El Norte is an interesting piece of cinema. It's story focuses on the trials and tribulations of illegal immigration into the United States, but rather than having it told from the point of view of the immigration officers or the border patrol, the viewer spends 2 hours with the people trying to get in and start a new life in California.

Enrique and his sister Rosita (David Villalpando and Zaide Silvia Gutiérrez respectively) make the decision to leave their home village in Guatemala when the government's army takes great lengths to crack down on a peasant revolt that is in the works. Their father and some of his fellow field workers are caught conspiring one night by government forces. Enrique arrives only minutes too late on the scene and finds, to his disbelief, his father's head hanging from a tree. Shortly afterwards their mother is taken away. It becomes clear to both brother and sister that, although the trek to the United States will be perilous, remaining in their village would be even more so.
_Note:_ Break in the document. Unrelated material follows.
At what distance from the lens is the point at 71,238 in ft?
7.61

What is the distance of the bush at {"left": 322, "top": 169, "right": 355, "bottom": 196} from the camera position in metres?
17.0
All this is settled within the opening 15 minutes, so there's no doubt that the movie gets under way in a hurry, an adrenaline rush almost. While I wasn't too disappointed that the movie spends little time in the village and with their late father (who seemed like an interesting character to me), I became fearful that the film would only skim over their journey across Mexico and into the U.S. and provide only a brief glimpse into their new lives. Luckily this isn't quite the case. Not that much time is spent with Enrique and Rosita on their travels, but enough to let the audience know that the plight of those choosing to migrate illegally is nothing to be envious of. Attempted roberies for what little money they own, treachery, and paths that look slightly less than comforting, El Norte makes a decent effort at demonstrating the difficulties the two siblings face.

It is when Enrique and Rosita finally set foot in the U.S. that the movie really settles down and studies their situation. They are illegals, and although they require money to pay for rent and make some kind of a living (whether that is a living or not I won't debate, but I agree that it is debatable), they must do so with the greatest of care. No green card means no easy life, make no mistake about that. They do indeed find employment, but there is constantly an uneasy feeling permeating throughout, a feeling that any slip up, any false move could lend them into the hands of the authorities, and therefore back to Guatemala where their lives are still at risk. It was very rewarding to watch a movie that dealt with this pressing issue. This film was released back in 1983, and yet, from what I understand about the situation of illegal immigration in the United States, it is still a pressing issue today. They take the jobs that nobody wants, but they also live the kind of lives that nobody would want eiher. And yet, they are an integral part in how certain businesses function. Construction, restaurants, cheap labour for the fabrication of clothing (essentially sweatshops), all these and more are part of the country's economy. I don't know the exact figures, so I won't ponder on this matter too much, but the reality is that illegal immigration makes businesses run. They are a bit of the oil that keeps the machine running. Therefore, a movie that dealt with this issue but from the perspective of the illegal immigrants themselves was refreshing and captivating. It should be added that the performances of the two leads are a major part of the success of El Norte. Both inhabit their characters convincingly, sharing the emotions of joy, sadness and fear that such a journey must surely bring upon those who bravely decide to risk it.

The cinematography is also impressive. The latter scenes which occur in the U.S. may not be terribly stunning to watch, with the exception of some scenes featuring interesting lighting choices, but the earler ones, those in Guatemala and Mexico, capture the look and feel of the culture and geographical surroundings superbly. I wouldn't argue that the movie, from a purely visual standpoint, is inspiring from start to finish, but there are some cinematographic gems sprinkled througout.

Not everything about Nava's project is perfect mind you. Certain scenes feel a bit forced, such as one in which Enrique and Rosita are riding a bus in Mexico and are taunted by a paler skinned man about being indians (they are indigenous Guatemalans). Did we need to see this kind of scene to understand that they may be in over their heads? No. Another complaint would be regarding the event that propels the story into its final act. Enrique eventually loses his job, but it is purely the result of a rival's actions, a villain of sorts, not that we see this person very much throughout the film. I failed to see why Enrique losing his job couldn't be due to any kind of misjudgement on his part. The story didn't need any kind of villain since the risks they were taking were great enough to create a certain tension. This bit of screenwriting felt a bit lazy. The climax, which I won't give away, was also fairly predictable. Not a bad climax per say, but one that most movie buffs will be able to see coming quite a while before it transpires.

All in all, Gregory Nava's El Norte is a captivating look into the lives of two siblings who make it from their tiny village in Guatemala to California. It is a real issue that thousands of people go through every year. Nava takes the subject matter seriously, and while his efforts aren't perfect, they should be commended.